» **Text excerpt**
########

1.2 Troubleshooting Orchestration Server Issues

The following sections provide solution to the problems you might encounter while using the Orchestration Server:

Orchestration Server Might Appear to Be Deadlocked When Provisioning Large Numbers of Jobs with Subjobs

Source: Cloud Manager Orchestration Server
Explanation: In some deployments where a large number of running jobs spawn subjobs, the running jobs might appear to stop, leaving jobs in the queue.
Possible Cause: This occurs because of job limits set in the Orchestration Server to avoid overload or “runaway” conditions.
Action: If this deadlock occurs, you can slowly adjust the job limits to tune them according to your deployment. For more information, see Job Limits Panel in the NetIQ Cloud Manager 2.1.5 Orchestration Console Reference.

Orchestration Server Might Hang if the System Clock Is Changed Abruptly

Source: Cloud Manager Orchestration Server
Explanation: As with many applications, you should avoid abrupt changes in the system clock on the machine where the Orchestration Server is installed; otherwise, the agent might appear to hang, waiting for the clock to catch up.

This issue is not affected by changes in clock time occurring from daylight saving adjustments.

Action: We recommend that you use proper clock synchronization tools such as a Network Time Protocol (NTP) server in your network to avoid large stepping of the system clock.

Authentication to an Active Directory Server Might Fail

Source: Cloud Manager Orchestration Server
Explanation: A simplified Active Directory Server (ADS) setup might be insufficient because of a customized ADS install (for example, namingContexts entries that generate referrals when they are looked up).
Possible Cause: The checking logic in the current AuthLDAP auth provider assumes that if any namingContext entry is returned, it has found the domain and it stops searching.
Action: If you encounter this issue, you need to manually configure LDAP as a generic LDAP server, which offers many more configuration options.

The Orchestration Server Must Have Sufficient RAM

Source: Cloud Manager Orchestration Server
Explanation: If the Orchestration Server fails to start after installation and configuration, sufficient RAM might not be installed on your hardware or assigned to the VM you are attempting to use.
Possible Cause: The Orchestration Server requires 3 GB of RAM to function with the preset defaults.

########

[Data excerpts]

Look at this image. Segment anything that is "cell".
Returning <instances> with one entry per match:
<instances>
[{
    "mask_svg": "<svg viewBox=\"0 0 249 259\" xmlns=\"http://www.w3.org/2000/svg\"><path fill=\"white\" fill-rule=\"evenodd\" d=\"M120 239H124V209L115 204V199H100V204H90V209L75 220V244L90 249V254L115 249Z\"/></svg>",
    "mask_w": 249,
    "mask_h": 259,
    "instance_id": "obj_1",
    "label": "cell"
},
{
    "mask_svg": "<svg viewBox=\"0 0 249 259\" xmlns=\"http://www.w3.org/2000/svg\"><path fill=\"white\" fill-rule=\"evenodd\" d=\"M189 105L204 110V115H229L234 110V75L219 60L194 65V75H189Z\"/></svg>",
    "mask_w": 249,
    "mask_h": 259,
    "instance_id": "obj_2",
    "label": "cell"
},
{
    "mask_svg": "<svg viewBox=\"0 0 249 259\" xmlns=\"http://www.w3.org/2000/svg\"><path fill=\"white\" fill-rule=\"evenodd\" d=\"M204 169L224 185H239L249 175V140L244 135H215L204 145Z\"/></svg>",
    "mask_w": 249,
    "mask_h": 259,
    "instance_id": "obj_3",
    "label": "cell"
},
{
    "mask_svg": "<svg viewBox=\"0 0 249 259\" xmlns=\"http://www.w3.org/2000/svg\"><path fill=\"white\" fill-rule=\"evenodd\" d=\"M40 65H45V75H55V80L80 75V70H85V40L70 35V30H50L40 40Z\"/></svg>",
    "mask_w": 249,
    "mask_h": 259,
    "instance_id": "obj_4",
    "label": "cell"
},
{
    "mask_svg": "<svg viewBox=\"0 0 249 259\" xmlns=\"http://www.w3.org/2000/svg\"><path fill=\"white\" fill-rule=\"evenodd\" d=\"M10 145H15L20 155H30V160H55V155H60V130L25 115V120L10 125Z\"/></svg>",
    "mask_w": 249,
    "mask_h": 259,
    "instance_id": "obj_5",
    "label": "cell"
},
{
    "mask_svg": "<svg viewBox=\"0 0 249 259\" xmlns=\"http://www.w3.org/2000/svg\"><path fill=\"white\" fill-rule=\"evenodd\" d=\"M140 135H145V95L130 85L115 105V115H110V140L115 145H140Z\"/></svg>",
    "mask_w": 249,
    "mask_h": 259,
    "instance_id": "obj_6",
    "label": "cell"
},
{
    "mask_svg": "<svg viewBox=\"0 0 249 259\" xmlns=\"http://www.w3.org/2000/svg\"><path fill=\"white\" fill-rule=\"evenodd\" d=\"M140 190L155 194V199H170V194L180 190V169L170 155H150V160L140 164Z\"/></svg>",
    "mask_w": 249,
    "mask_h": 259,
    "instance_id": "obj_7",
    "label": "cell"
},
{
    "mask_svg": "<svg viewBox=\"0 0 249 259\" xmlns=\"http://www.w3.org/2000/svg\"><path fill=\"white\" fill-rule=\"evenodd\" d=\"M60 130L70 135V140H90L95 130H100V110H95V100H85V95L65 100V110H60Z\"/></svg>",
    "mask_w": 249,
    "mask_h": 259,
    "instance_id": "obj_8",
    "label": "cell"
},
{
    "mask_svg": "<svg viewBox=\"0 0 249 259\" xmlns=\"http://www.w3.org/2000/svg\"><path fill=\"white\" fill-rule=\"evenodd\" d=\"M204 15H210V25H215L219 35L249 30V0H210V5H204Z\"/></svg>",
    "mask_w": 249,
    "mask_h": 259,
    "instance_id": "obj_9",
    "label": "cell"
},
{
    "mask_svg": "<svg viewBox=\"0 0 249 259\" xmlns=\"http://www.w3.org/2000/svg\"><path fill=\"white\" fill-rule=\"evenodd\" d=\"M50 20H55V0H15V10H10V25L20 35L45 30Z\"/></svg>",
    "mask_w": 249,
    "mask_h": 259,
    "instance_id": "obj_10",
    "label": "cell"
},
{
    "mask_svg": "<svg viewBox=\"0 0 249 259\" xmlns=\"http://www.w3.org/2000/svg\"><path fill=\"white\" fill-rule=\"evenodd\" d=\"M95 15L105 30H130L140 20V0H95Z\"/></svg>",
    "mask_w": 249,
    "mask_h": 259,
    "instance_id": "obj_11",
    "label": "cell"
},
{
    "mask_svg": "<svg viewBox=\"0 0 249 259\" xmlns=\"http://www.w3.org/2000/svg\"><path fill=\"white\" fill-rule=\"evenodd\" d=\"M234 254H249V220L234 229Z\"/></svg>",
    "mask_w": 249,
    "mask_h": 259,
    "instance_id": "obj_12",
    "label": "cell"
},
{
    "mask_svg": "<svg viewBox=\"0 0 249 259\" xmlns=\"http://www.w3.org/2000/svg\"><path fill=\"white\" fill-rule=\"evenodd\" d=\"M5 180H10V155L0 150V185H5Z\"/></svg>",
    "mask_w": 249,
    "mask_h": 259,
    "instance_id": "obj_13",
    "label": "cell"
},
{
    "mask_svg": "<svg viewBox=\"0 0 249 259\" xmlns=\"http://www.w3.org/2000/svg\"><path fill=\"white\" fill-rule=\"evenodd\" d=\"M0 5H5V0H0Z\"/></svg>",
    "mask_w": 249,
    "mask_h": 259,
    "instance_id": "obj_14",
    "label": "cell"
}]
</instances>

########

» **Assigned task 1**
In the Orchestration Server troubleshooting text, how much RAM does the Orchestration Server need to function with the preset defaults?
» **Assigned task 2**
Continue the Orchestration Server troubleshooting text after its last line.

» **Output 1**
3 GB

» **Output 2**
Action: If the server does not start, increase your physical RAM size (or, for a VM, increase the setting for virtual RAM size). Alternatively, you can reduce the JVM heap size, as explained in Validating and Optimizing the Orchestration Configuration in the NetIQ Cloud Manager 2.1.5 Orchestration Installation Guide.

Calling terminate() from within a Job Class Allows the JDL Thread Execution to Continue

Source: Cloud Manager Orchestration Server
Explanation: Calling terminate() from within the Job class does not immediately terminate the JDL thread of that job; instead, it sends a message to the server requesting termination of the job.
Action: This can take time to occur (because subjobs need to be recursively terminated and joblets cancelled), so if the calling JDL thread needs to terminate immediately, immediately follow the invocation of this method with return.

Java programs That Use the JDL Exec Class Might Hang

Source: Cloud Manager Orchestration Server
Explanation: Processes that are spawned by using the JDL Exec class on a Windows Orchestration Agent might hang when the spawned process attempts to read from stdin.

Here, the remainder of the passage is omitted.